The long-term clinical and functional consequences of an acute episode of TTS are still unclear. A recent spectroscopic investigation has shown that long-term (>1 year) abnormalities in cardiac energetic persist after an acute episode of TTS. Also, a few patients with residual wall motion abnormality in whom LGE fails to resolve (suggesting the acute event resulted in frank infarction) have been reported. However, how often persistent morphologic abnormalities are present after the index episode remains undefined.
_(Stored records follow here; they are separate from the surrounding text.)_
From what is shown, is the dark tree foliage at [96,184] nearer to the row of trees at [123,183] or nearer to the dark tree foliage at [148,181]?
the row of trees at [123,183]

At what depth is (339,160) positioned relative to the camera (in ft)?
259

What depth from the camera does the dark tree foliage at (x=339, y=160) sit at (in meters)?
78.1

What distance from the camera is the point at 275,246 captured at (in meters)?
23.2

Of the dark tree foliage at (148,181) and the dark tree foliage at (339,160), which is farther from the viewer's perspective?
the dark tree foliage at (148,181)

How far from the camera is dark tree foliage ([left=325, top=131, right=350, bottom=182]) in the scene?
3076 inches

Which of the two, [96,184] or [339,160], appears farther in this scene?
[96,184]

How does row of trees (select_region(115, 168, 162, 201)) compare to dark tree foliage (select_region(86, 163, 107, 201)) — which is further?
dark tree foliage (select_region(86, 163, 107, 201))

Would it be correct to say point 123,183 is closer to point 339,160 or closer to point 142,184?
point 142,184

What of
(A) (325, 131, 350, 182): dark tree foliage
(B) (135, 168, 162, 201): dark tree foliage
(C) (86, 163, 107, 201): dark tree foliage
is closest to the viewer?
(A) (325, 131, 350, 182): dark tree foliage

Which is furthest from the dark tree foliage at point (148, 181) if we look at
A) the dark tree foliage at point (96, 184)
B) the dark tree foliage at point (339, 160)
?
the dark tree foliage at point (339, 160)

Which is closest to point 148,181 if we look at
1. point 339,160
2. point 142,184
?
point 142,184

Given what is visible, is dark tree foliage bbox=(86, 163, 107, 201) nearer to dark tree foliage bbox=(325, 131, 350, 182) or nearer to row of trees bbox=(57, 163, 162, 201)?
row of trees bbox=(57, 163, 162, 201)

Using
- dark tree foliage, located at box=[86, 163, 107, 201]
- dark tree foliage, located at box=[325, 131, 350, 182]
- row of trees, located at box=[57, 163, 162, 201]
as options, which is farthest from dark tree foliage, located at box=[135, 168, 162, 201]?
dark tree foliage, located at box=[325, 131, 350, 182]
The possibility exists that fibrosis was undetected at follow-up CMR studies using conventional LGE threshold methods due to the fact that myocardial injury is subtler and there are no confidently recognizable reference regions of normal myocardium. Newer echocardiographic tools (i.e. tissue Doppler) have now the potential to detect persistence of post-TTS LV function abnormalities.

Study Overview

Status

Not yet recruiting

Conditions

Intervention / Treatment

Detailed Description

Objective of the study The aim of this study is to assess the frequency of long-term (>12 months) morphologic abnormalities at cardiac imaging after an index episode of TTS, and their possible correlation with presenting features and long-term outcome

Study Population The registry will enrol consecutive patients with TS who have undergone echocardiography either at entry and during follow-up (>12 months).
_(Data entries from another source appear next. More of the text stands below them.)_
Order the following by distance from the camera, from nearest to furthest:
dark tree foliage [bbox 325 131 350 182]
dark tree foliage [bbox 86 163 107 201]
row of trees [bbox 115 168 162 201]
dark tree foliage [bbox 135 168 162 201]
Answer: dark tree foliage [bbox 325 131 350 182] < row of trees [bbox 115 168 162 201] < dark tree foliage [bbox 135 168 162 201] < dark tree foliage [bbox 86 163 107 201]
Registry Design This is a non-interventional, multi-centre, registry of male and female patients with TTS who undergo follow-up echocardiography after the index event.

Rationale This large global registry focuses on long-term findings in TTS patients. The registry is observational, and decisions on patient management are determined by the health care professional and the patient and not by the protocol. Patients are therefore treated according to normal local practice.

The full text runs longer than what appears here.